これは例えばエアコンを欲しがる人にも同じことが言えます。「顧客はエアコンが欲しいわけでなく、○○の状態を手に入れたい」ということですね。
この○○は・・・・
そうです「快適な空調空間」ですね。
そう考えると、顧客が求める便益に即した事業を展開していこうということになります。
果たして、「快適な空調空間」を提供するわが社のマーケットは「快適な空調空間を求める」人になります。
さらに、深めていくと、「快適な(仕事、勉強、あるいは家庭、あるいは暮らしの)環境を求める人」とも言えます。
さて、エアコンメーカーから「快適な環境を求める人のための商品・サービスを提供する会社」になりましたね。
そうです、このように思考を展開していくこと、言い換えれば、さらに上位概念に自事業を定義しなおすこと、これこそが、第二のポイントであった「抽象化度を上げる」ということになります。

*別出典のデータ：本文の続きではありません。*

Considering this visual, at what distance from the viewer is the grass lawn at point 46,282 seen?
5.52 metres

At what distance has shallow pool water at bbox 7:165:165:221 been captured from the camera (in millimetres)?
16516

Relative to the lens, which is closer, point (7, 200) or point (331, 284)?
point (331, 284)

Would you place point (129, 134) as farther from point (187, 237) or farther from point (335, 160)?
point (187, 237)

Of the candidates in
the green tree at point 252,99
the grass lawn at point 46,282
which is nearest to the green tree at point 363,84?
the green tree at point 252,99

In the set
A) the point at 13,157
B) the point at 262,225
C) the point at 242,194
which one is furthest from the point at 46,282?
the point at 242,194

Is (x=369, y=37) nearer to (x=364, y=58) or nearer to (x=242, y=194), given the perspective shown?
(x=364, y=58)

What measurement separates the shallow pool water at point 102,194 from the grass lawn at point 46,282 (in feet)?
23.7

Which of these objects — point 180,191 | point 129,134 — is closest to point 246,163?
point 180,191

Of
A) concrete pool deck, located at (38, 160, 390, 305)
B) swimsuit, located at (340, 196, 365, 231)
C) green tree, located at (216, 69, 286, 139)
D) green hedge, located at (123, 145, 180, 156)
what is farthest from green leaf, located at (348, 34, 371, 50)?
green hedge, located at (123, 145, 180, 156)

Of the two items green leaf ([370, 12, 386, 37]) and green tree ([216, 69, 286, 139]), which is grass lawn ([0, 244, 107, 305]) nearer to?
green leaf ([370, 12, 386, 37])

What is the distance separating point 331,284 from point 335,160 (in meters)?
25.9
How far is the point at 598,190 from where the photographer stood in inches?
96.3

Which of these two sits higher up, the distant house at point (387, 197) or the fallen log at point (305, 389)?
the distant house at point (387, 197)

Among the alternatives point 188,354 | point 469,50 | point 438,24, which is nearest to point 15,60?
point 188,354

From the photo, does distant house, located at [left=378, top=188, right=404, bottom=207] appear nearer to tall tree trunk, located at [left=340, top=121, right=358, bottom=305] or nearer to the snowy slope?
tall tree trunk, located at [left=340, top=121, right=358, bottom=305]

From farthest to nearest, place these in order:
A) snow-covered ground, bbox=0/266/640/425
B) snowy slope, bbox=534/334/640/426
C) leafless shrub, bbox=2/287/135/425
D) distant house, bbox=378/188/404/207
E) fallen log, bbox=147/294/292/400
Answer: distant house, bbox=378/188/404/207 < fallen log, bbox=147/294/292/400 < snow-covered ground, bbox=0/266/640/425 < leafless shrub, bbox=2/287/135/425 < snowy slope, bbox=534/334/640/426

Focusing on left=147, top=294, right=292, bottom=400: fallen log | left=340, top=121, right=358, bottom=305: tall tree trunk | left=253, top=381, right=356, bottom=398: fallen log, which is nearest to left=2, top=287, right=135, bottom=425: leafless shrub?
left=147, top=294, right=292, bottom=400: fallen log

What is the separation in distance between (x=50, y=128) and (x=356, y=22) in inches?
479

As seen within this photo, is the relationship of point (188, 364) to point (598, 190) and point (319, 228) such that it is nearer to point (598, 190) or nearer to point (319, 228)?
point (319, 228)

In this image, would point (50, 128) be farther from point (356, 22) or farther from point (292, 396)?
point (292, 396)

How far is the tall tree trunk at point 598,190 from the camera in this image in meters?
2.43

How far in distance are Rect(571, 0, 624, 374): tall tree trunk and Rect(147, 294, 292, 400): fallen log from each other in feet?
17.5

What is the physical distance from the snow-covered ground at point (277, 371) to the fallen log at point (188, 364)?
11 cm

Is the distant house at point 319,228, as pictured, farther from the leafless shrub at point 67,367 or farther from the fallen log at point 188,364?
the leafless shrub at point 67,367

同様のことは、実際の映画業界の衰退時期についての事例でも検証されています。戦後映画業界がテレビの普及やレジャーの多様化により衰退していった時期がありました。それは、自事業を「映画を作って、映画館で観覧させる事業」という狭い事業観にとらわれていたことが原因であると言われています。自事業を「映画を作る事業」ではなく「生活者の増えた余暇時間を消費させる『娯楽提供事業』」と定義しなおしたら、大きく変わっていたと言われています。
それまでの映画業界が持つ資産、人材、機材、スタジオ、広い映画館のスペース、敷地(当時はドライブシアターで、車に居ながらにして外で大スクリーンを観るという場所もたくさんありました)を活用して、新たな娯楽スペースと娯楽コンテンツを提供すると戦略を転換していたら、時代に乗ったビジネスになっていたと考えられます。
顧客のニーズ・最重要課題として求める便益に対して、自事業の強みを向かわせる。自事業の定義をより抽象化度を上げて把握する。
このことにより、新しい発想や、市場観が生まれます。
事業を展開する際には、この点をしっかりと確認し、他社にない、ユニークな事業、ブルーオーシャンを狙っていきましょう。